Final answer:
The central chemoreceptors respond to increased carbon dioxide levels and associated increases in hydrogen ions in the cerebrospinal fluid, rather than hydrogen ions from lactic acid. Peripheral chemoreceptors, however, can respond to hydrogen ions from lactic acid produced by active skeletal muscle. Therefore, the original statement is false.
Step-by-step explanation:
The statement "The central chemoreceptor responds to hydrogen ions generated from the dissociation of hydrogen from carbonic acid and lactic acid produced by active skeletal muscle" is False. Central chemoreceptors primarily respond to increased carbon dioxide levels that lead to increased hydrogen ion concentration and reduced pH in the cerebrospinal fluid of the brain. These receptors do not directly respond to hydrogen ions from lactic acid produced by skeletal muscle; rather, lactic acid influences peripheral chemoreceptors located in the aortic arch and carotid arteries.

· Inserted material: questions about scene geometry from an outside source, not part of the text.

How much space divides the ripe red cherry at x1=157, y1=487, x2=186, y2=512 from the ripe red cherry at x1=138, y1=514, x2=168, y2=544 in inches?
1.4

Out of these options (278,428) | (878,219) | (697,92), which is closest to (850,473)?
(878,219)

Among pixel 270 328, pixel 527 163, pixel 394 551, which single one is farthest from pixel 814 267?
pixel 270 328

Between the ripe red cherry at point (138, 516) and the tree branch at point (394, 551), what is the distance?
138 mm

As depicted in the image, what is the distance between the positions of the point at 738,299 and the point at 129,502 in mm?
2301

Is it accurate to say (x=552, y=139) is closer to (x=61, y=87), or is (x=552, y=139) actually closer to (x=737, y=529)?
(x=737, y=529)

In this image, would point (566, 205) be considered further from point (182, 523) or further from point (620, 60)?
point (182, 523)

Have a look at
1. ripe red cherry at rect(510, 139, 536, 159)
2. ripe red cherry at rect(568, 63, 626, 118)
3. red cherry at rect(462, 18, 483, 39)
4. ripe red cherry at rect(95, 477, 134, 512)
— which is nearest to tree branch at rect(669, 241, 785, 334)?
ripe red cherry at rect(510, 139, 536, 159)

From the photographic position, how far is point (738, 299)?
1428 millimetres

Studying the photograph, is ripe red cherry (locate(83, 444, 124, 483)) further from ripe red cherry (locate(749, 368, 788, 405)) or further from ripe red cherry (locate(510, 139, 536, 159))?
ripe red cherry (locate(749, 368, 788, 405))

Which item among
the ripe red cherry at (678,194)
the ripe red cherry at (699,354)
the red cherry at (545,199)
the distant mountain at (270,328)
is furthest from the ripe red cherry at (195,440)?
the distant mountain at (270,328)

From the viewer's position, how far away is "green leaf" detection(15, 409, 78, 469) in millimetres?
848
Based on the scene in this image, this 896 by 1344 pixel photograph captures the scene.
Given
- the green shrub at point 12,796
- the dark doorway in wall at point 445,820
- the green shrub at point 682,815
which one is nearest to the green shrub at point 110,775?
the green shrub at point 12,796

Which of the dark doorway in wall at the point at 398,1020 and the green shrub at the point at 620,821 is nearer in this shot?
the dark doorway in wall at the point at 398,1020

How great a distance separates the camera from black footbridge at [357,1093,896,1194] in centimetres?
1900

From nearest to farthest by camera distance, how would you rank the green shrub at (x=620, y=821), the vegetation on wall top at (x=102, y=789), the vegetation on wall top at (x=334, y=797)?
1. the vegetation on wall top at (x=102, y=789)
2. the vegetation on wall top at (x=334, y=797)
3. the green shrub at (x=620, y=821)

Central chemoreceptors stimulate the respiratory centers when there is an increase in hydrogen ions due to carbon dioxide accumulation, which causes pulmonary ventilation to increase. The result is faster breathing, expelling more carbon dioxide, and enhancing the exchange of gases in the lungs. Conversely, low levels of carbon dioxide and hydrogen ions will decrease pulmonary ventilation, leading to slower and shallower breathing.
Overall, while both central and peripheral chemoreceptors are sensitive to changes in hydrogen ion concentration, the central chemoreceptors are specifically sensitive to changes in pH due to CO2 levels, whereas peripheral chemoreceptors respond to a variety of metabolic changes, including those associated with lactic acid.